— start of Data shown —

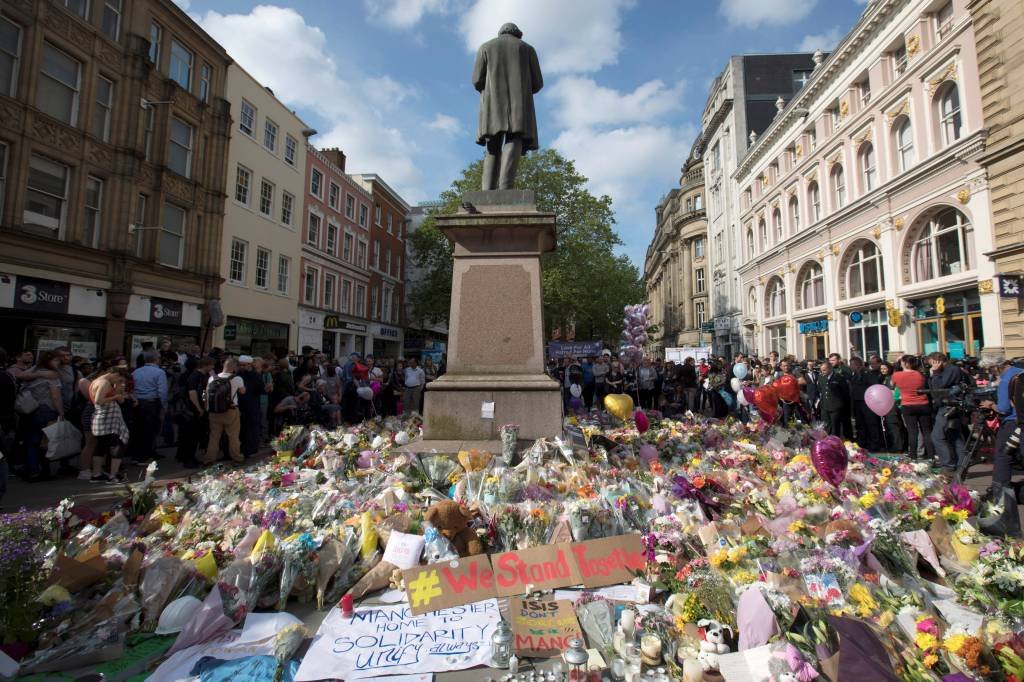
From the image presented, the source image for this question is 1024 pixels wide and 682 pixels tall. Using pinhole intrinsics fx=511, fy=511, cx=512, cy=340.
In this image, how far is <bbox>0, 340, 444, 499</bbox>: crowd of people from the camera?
6.53m

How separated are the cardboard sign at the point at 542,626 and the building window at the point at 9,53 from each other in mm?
18544

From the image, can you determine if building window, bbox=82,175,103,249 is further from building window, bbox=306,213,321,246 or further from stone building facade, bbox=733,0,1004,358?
stone building facade, bbox=733,0,1004,358

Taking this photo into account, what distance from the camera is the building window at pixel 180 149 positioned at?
58.9ft

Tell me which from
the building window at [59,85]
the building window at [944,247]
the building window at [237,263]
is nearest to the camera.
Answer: the building window at [59,85]

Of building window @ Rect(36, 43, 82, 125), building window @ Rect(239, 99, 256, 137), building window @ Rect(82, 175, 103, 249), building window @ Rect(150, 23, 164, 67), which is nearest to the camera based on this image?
building window @ Rect(36, 43, 82, 125)

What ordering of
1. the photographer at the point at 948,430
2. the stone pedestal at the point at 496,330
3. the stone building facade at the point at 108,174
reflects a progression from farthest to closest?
the stone building facade at the point at 108,174 < the photographer at the point at 948,430 < the stone pedestal at the point at 496,330

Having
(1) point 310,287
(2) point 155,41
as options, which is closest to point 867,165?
(1) point 310,287

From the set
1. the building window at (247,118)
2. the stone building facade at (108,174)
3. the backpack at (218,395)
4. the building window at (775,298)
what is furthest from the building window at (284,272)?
the building window at (775,298)

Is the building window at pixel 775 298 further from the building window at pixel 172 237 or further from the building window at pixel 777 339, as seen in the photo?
the building window at pixel 172 237

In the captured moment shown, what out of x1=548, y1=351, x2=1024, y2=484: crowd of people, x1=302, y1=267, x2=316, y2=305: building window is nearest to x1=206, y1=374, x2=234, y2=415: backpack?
x1=548, y1=351, x2=1024, y2=484: crowd of people

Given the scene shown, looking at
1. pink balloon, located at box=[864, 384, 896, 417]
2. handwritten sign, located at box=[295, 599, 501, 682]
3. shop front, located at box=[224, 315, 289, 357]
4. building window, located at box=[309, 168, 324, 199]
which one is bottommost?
handwritten sign, located at box=[295, 599, 501, 682]

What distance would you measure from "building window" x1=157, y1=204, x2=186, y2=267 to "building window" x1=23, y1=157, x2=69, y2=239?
286 cm

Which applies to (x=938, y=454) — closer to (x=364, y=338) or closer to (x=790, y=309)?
(x=790, y=309)

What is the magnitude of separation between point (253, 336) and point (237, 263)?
3150mm
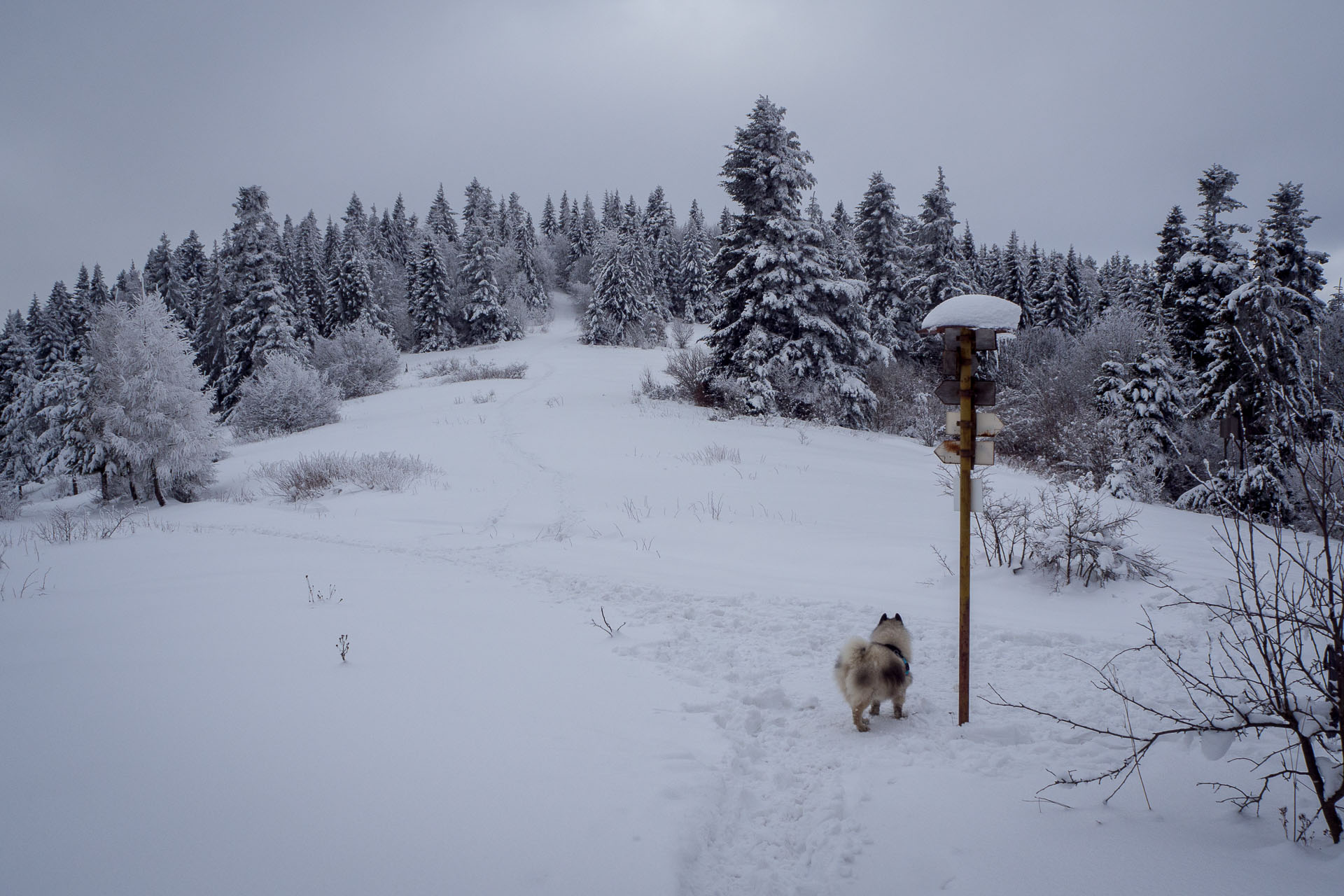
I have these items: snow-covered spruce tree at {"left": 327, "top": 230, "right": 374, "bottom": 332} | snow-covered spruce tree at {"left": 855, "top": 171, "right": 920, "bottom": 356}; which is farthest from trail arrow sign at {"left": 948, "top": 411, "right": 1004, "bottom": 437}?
snow-covered spruce tree at {"left": 327, "top": 230, "right": 374, "bottom": 332}

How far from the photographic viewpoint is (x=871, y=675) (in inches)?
142

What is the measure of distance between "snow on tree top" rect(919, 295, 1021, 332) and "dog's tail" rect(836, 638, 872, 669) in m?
1.95

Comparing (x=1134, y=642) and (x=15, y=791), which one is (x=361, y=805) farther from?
(x=1134, y=642)

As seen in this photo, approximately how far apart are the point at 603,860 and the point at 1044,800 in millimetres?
2032

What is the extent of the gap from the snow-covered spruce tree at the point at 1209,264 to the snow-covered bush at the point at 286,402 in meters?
31.1

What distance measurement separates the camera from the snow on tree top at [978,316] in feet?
11.7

— end of Data shown —

Rewrite all the records with each "the camera" changed to "the viewer" and everything else kept the same. Leave the pictures out of your answer.

§ Exercise output:
From the image presented, the source image for this question is 1024 pixels wide and 682 pixels tall. Using pinhole intrinsics fx=511, fy=511, cx=512, cy=340.
In this image, how far is <bbox>0, 340, 444, 499</bbox>: crowd of people from the viewer?
6.53m

How separated are the cardboard sign at the point at 542,626 and the building window at the point at 9,53 from each other in mm?
18544

From the image, can you determine if building window, bbox=82,175,103,249 is further from building window, bbox=306,213,321,246 or further from stone building facade, bbox=733,0,1004,358?
stone building facade, bbox=733,0,1004,358

Taking this photo into account, what distance from the viewer is the building window at pixel 180 149 positioned at?
58.9ft

Tell me which from
the building window at [59,85]
the building window at [944,247]
the building window at [237,263]
is nearest to the viewer.
Answer: the building window at [59,85]

Of building window @ Rect(36, 43, 82, 125), building window @ Rect(239, 99, 256, 137), building window @ Rect(82, 175, 103, 249), building window @ Rect(150, 23, 164, 67), which is nearest to the viewer based on this image?
building window @ Rect(36, 43, 82, 125)

What ordering of
1. the photographer at the point at 948,430
2. the stone pedestal at the point at 496,330
3. the stone building facade at the point at 108,174
reflects a progression from farthest to closest?
the stone building facade at the point at 108,174 < the photographer at the point at 948,430 < the stone pedestal at the point at 496,330

Having
(1) point 310,287
(2) point 155,41
as options, which is closest to point 867,165?
(1) point 310,287

From the set
1. the building window at (247,118)
2. the stone building facade at (108,174)
3. the backpack at (218,395)
4. the building window at (775,298)
what is furthest from the building window at (284,272)?
the building window at (775,298)

Is the building window at pixel 775 298 further from the building window at pixel 172 237 or further from the building window at pixel 777 339, as seen in the photo?
the building window at pixel 172 237

In the captured moment shown, what out of x1=548, y1=351, x2=1024, y2=484: crowd of people, x1=302, y1=267, x2=316, y2=305: building window is nearest to x1=206, y1=374, x2=234, y2=415: backpack?
x1=548, y1=351, x2=1024, y2=484: crowd of people

Given the scene shown, looking at
1. pink balloon, located at box=[864, 384, 896, 417]
2. handwritten sign, located at box=[295, 599, 501, 682]
3. shop front, located at box=[224, 315, 289, 357]
4. building window, located at box=[309, 168, 324, 199]
which one is bottommost?
handwritten sign, located at box=[295, 599, 501, 682]

What distance would you measure from "building window" x1=157, y1=204, x2=186, y2=267 to "building window" x1=23, y1=157, x2=69, y2=239?
286 cm

Which applies to (x=938, y=454) — closer to (x=364, y=338) or closer to (x=790, y=309)?
(x=790, y=309)

What is the magnitude of separation between point (253, 336) and point (237, 263)?
3150mm
I have these items: snow-covered spruce tree at {"left": 327, "top": 230, "right": 374, "bottom": 332} | snow-covered spruce tree at {"left": 855, "top": 171, "right": 920, "bottom": 356}; which is farthest from trail arrow sign at {"left": 948, "top": 411, "right": 1004, "bottom": 437}?
snow-covered spruce tree at {"left": 327, "top": 230, "right": 374, "bottom": 332}

How far from the photographic viewpoint is (x=871, y=675) (in inches)?
142

What is the measure of distance between "snow on tree top" rect(919, 295, 1021, 332) and "dog's tail" rect(836, 638, 872, 669) in m?
1.95

Comparing (x=1134, y=642) and (x=15, y=791), which one is (x=361, y=805) farther from?
(x=1134, y=642)

As seen in this photo, approximately how far apart are the point at 603,860 and the point at 1044,800 in millimetres?
2032

What is the extent of the gap from the snow-covered spruce tree at the point at 1209,264 to the snow-covered bush at the point at 286,402 in meters?
31.1

What distance measurement separates the viewer from the snow on tree top at [978,316] in feet?
11.7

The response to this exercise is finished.